Activity -
Every line below that holds the word "Connochaetes" must be listed.

Extracted data -
--- --- ---

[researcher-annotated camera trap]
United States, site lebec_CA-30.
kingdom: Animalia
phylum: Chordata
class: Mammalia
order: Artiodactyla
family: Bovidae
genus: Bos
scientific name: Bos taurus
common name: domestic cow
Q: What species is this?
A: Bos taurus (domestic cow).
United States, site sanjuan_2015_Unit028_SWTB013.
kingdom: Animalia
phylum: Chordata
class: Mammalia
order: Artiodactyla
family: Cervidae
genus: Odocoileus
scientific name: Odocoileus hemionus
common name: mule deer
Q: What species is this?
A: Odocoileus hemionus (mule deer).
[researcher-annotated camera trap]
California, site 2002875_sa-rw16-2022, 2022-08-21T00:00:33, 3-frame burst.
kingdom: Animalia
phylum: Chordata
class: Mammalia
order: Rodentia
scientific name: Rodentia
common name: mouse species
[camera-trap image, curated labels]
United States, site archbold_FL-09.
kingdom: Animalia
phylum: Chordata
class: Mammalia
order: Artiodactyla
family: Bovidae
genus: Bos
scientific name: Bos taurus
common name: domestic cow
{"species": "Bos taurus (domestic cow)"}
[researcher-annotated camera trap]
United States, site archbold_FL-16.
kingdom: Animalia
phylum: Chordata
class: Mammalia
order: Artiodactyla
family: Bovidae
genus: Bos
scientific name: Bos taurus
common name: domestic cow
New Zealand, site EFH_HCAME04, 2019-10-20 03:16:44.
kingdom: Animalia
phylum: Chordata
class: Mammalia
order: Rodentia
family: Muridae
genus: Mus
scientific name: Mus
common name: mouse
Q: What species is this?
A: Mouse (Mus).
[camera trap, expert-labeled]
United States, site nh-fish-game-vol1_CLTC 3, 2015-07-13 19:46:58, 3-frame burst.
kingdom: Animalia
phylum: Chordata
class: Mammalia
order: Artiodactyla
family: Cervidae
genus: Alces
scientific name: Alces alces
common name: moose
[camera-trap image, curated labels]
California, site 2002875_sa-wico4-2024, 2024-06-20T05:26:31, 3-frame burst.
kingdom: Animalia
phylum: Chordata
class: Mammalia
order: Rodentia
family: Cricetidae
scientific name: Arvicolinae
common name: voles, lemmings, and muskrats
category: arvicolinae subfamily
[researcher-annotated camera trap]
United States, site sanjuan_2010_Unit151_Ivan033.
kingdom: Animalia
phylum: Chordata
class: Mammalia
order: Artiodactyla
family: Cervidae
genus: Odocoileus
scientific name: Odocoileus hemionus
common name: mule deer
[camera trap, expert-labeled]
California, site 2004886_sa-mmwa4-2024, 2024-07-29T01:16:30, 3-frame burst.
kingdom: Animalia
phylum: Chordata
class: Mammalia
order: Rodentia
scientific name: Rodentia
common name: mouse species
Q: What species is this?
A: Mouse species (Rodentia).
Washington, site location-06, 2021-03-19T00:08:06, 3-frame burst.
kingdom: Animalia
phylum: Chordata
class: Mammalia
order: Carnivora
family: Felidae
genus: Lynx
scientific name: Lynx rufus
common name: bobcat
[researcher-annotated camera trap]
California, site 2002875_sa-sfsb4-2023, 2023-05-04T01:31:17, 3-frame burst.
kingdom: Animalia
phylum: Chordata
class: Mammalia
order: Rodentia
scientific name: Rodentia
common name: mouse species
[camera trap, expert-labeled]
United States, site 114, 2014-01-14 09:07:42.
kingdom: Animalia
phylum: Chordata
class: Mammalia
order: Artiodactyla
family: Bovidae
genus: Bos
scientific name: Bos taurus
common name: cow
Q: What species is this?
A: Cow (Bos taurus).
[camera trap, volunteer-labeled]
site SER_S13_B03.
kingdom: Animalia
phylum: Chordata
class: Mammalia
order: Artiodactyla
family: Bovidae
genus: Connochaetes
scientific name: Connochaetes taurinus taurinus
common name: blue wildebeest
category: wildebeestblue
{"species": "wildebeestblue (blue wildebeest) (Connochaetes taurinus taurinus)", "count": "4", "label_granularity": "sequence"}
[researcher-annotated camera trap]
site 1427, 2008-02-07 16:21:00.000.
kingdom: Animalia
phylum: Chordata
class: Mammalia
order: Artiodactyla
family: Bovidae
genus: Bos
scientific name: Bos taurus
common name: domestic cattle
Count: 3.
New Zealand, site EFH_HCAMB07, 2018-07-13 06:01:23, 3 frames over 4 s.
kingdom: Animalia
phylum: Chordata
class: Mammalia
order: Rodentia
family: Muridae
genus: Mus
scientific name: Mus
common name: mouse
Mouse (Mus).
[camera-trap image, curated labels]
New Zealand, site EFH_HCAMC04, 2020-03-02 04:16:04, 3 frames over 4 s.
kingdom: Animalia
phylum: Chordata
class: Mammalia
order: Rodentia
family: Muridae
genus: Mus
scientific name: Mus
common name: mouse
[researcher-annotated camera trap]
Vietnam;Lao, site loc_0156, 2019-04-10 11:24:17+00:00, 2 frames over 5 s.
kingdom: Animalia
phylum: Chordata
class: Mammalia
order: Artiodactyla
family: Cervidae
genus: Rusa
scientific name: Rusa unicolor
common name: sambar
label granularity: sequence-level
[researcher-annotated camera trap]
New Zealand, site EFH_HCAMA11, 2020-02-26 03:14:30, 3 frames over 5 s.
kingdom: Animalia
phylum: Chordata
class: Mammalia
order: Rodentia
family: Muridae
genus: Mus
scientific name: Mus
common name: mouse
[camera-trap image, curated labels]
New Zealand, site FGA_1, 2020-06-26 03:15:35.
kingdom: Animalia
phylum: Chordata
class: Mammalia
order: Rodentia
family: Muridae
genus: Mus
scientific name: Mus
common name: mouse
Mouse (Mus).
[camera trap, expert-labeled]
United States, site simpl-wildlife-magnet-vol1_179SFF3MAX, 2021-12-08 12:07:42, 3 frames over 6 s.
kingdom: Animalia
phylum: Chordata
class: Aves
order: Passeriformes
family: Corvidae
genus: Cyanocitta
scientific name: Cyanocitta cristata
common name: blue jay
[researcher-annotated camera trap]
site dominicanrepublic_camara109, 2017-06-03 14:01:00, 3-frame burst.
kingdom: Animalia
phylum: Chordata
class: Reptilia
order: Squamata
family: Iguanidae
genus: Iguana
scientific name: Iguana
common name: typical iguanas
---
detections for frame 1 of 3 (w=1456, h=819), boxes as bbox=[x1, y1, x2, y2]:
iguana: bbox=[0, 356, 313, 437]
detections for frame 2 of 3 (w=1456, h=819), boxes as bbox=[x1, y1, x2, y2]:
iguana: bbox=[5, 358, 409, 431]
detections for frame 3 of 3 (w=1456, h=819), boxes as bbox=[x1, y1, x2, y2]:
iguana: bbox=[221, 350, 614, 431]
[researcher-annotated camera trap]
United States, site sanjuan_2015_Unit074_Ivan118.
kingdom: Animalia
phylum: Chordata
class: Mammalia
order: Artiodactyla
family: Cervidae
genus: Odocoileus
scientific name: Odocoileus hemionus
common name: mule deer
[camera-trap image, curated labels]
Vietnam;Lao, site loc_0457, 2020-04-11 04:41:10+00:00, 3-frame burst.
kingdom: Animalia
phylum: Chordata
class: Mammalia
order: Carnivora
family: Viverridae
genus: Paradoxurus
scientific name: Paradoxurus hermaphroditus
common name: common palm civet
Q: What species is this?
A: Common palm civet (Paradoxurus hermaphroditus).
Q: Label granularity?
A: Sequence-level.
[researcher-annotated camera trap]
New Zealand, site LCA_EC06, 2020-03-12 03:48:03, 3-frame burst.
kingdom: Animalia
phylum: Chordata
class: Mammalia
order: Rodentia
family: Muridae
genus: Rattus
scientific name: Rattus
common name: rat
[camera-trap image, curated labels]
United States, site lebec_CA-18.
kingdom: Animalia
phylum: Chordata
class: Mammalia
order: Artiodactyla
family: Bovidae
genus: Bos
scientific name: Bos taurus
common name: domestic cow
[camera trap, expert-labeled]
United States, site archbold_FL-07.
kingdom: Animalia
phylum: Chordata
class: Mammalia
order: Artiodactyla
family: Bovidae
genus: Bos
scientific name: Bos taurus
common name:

--- --- ---

Written response -
genus: Connochaetes
scientific name: Connochaetes taurinus taurinus
{"species": "wildebeestblue (blue wildebeest) (Connochaetes taurinus taurinus)", "count": "4", "label_granularity": "sequence"}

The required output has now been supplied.